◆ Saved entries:

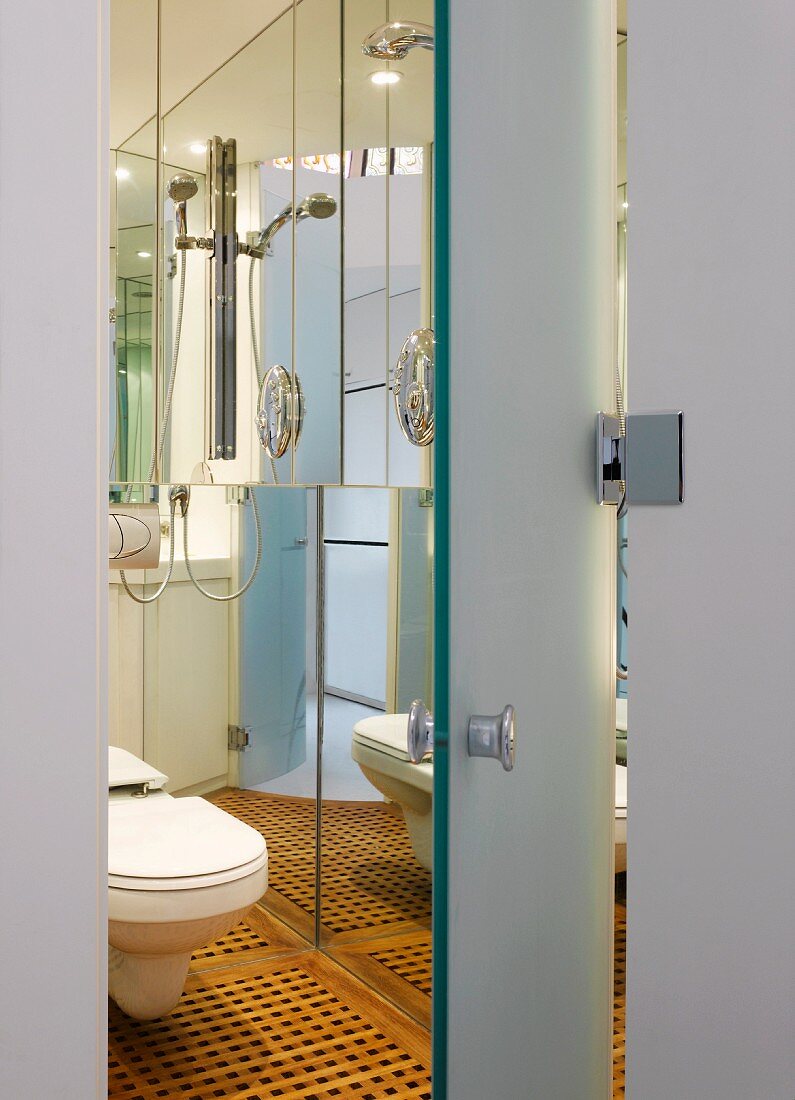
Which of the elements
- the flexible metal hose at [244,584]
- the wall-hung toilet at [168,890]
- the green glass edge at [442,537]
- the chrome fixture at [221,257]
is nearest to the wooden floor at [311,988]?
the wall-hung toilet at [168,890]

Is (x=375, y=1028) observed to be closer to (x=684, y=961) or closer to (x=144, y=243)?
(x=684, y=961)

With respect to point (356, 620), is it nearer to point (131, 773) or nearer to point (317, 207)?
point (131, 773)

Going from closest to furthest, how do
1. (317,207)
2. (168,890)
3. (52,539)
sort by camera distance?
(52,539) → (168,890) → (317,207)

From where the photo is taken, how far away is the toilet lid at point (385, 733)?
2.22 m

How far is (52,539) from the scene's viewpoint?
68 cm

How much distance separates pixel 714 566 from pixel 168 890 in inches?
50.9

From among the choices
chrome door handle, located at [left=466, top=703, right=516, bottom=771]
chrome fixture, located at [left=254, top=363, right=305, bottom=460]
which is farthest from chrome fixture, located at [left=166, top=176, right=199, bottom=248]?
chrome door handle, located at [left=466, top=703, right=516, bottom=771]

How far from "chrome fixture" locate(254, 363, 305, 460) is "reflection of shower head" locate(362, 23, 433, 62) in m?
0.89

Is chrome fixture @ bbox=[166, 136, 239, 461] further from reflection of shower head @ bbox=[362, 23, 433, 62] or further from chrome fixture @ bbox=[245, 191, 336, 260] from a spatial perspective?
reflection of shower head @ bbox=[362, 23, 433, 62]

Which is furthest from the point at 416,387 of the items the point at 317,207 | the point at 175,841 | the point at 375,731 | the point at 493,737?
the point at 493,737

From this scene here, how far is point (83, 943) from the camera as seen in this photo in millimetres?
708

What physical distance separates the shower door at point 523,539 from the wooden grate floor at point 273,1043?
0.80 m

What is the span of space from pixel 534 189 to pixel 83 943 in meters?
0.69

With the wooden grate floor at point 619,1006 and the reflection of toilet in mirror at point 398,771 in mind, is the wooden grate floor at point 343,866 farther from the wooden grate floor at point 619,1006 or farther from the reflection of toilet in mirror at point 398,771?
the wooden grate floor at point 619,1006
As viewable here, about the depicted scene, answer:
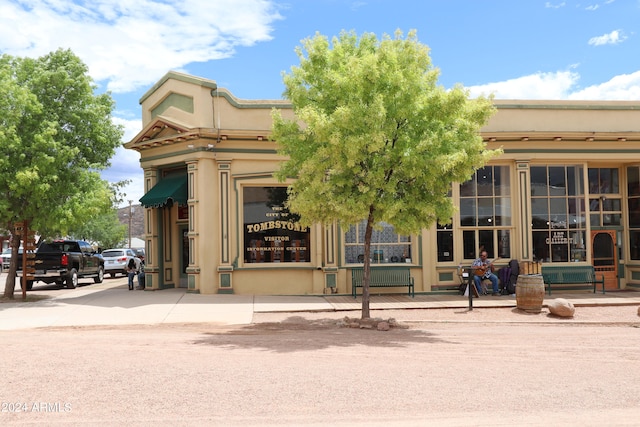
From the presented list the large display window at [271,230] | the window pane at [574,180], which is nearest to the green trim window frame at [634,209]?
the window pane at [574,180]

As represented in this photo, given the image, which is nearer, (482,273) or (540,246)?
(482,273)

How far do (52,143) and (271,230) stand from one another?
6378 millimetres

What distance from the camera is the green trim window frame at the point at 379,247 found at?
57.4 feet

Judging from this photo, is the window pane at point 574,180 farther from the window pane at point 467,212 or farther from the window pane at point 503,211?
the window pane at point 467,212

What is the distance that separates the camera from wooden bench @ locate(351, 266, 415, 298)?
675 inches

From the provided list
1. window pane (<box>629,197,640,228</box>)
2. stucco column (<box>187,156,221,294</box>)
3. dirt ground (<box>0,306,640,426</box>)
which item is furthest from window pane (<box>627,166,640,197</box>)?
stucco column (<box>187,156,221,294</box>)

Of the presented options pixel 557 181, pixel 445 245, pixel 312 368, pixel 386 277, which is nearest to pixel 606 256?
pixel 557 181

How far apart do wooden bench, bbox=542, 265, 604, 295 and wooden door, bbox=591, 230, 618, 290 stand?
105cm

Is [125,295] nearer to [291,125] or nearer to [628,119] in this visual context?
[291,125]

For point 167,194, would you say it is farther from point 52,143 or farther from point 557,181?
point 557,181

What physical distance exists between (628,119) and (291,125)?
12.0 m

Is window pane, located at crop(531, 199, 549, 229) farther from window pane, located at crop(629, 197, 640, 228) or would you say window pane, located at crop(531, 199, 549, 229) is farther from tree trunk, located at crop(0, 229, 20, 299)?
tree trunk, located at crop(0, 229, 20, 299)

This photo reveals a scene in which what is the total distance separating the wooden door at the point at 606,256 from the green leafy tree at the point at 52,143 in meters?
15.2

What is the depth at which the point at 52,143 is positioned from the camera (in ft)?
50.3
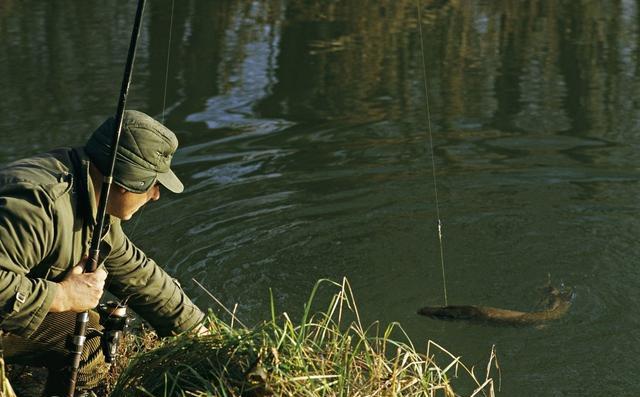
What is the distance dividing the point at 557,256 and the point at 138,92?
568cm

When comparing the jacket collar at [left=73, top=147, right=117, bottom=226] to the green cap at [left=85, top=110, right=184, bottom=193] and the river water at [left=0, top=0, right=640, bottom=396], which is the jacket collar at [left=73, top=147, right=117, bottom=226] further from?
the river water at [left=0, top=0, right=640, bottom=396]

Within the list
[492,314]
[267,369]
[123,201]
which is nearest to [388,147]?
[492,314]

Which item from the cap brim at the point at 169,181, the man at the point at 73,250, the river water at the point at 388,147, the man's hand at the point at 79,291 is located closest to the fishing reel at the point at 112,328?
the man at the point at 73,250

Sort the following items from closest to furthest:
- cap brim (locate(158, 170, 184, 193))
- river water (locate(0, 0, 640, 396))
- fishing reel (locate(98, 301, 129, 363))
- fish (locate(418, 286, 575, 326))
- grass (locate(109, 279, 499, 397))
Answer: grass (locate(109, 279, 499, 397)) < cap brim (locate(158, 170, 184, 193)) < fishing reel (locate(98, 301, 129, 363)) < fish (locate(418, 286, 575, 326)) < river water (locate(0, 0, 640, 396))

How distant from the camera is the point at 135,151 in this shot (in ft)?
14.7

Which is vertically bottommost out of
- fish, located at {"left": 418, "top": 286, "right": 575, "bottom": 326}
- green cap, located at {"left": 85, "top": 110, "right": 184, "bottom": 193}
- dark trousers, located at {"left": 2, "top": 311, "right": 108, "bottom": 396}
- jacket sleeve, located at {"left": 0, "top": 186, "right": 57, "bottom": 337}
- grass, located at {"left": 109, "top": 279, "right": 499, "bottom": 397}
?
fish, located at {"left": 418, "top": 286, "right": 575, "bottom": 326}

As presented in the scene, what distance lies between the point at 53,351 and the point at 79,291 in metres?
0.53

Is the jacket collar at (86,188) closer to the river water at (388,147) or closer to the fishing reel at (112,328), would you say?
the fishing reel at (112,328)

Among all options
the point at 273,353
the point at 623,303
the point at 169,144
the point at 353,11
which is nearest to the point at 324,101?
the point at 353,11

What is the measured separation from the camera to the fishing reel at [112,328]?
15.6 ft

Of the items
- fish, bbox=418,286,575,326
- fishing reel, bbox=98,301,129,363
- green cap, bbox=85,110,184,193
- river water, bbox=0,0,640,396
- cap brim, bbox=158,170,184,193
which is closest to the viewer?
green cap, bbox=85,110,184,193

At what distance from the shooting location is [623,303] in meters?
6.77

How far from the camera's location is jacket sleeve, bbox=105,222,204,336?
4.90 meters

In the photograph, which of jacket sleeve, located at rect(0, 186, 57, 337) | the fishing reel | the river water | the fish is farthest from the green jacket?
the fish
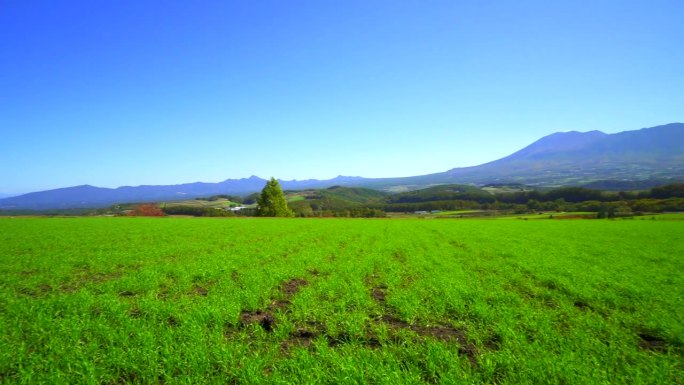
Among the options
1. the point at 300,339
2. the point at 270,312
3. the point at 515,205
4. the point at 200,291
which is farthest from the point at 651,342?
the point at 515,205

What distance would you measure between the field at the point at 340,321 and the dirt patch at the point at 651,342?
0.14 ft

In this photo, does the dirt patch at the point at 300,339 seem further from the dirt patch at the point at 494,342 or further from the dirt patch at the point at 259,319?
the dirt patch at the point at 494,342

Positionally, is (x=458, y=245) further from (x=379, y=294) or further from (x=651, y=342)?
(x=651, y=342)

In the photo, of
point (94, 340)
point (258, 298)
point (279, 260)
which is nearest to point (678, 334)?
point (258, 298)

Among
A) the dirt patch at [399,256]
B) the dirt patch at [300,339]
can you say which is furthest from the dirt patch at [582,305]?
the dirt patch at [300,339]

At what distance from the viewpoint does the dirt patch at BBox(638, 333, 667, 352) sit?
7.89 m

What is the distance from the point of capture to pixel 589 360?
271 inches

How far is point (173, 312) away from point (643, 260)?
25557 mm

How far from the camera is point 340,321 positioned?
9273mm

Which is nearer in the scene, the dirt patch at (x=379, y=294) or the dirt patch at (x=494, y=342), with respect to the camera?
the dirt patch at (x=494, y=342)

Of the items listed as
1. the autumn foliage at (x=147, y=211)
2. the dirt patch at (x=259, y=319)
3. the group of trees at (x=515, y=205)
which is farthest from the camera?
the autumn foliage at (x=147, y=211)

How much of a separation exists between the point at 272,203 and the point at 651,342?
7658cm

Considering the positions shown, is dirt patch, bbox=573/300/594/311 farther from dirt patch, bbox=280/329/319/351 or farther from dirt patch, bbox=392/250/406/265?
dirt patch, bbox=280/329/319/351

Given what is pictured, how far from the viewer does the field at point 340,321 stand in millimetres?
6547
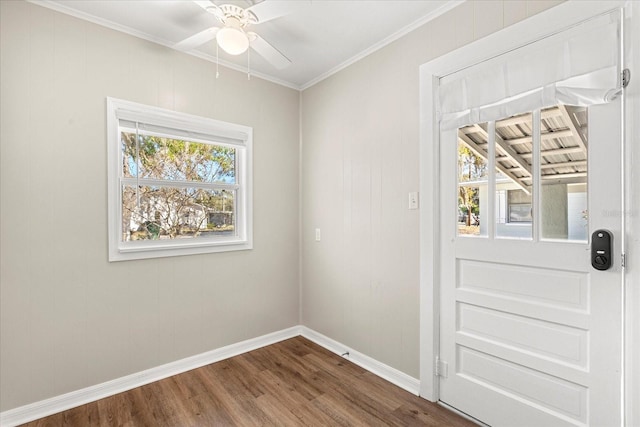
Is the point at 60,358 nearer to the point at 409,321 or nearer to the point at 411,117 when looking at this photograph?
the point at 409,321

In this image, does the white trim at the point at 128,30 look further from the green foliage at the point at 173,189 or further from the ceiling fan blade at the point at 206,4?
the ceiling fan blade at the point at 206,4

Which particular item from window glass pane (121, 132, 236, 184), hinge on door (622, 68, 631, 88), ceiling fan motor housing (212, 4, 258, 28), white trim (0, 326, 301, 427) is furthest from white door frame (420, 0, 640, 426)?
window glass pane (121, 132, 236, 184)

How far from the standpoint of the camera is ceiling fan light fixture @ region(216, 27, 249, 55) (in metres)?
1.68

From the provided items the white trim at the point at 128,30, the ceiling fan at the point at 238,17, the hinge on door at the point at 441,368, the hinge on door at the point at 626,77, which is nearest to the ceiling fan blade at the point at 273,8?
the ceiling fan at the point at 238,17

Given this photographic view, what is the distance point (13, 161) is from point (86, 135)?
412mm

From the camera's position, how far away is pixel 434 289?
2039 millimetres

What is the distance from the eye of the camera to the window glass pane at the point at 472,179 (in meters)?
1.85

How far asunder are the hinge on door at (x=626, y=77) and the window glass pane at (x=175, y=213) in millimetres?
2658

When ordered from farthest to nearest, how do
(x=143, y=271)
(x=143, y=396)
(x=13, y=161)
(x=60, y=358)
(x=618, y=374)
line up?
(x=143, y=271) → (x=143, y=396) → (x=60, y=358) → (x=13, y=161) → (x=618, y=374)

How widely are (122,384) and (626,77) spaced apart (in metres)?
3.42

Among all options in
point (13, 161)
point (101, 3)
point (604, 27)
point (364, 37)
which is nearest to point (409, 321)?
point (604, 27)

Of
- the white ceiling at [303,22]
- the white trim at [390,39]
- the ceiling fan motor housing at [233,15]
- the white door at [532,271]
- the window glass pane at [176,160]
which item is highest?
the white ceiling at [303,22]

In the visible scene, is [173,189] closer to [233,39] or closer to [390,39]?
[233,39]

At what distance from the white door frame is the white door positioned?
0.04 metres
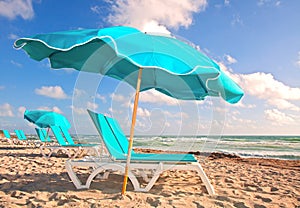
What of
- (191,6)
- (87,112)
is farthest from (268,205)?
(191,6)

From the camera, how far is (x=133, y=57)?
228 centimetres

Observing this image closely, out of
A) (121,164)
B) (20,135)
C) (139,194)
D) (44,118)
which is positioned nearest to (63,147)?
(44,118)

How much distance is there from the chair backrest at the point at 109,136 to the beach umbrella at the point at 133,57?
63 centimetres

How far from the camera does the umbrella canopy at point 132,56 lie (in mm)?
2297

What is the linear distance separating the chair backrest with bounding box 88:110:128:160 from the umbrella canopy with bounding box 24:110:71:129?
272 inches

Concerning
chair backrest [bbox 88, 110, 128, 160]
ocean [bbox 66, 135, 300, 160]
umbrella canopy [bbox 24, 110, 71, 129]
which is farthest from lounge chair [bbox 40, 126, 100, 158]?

◆ EXERCISE AIM:
Quote exactly the lines from the one that contains "At what distance from the white" through the end of the listing above, both ends included, leaving out the pictures.

◆ FULL RESPONSE:
At what distance from the white door frame is the white door positioned?
0.04 metres
What of
- (191,6)
- (87,112)
is farthest from (268,205)?
(191,6)

From the camera, how far is (x=133, y=57)?
228 centimetres

Observing this image closely, out of
A) (121,164)
B) (20,135)
C) (139,194)
D) (44,118)
which is positioned nearest to (63,147)?
(44,118)

How much distance is there from the chair backrest at the point at 109,136 to the beach umbrella at the point at 133,57?
63 centimetres

How far from the camera does the umbrella canopy at point 132,56 lie (in mm)?
2297

What is the linear distance separating the chair backrest with bounding box 88:110:128:160 from the umbrella canopy with bounding box 24:110:71:129?
272 inches

Concerning
chair backrest [bbox 88, 110, 128, 160]
ocean [bbox 66, 135, 300, 160]
umbrella canopy [bbox 24, 110, 71, 129]
which is farthest from lounge chair [bbox 40, 126, 100, 158]?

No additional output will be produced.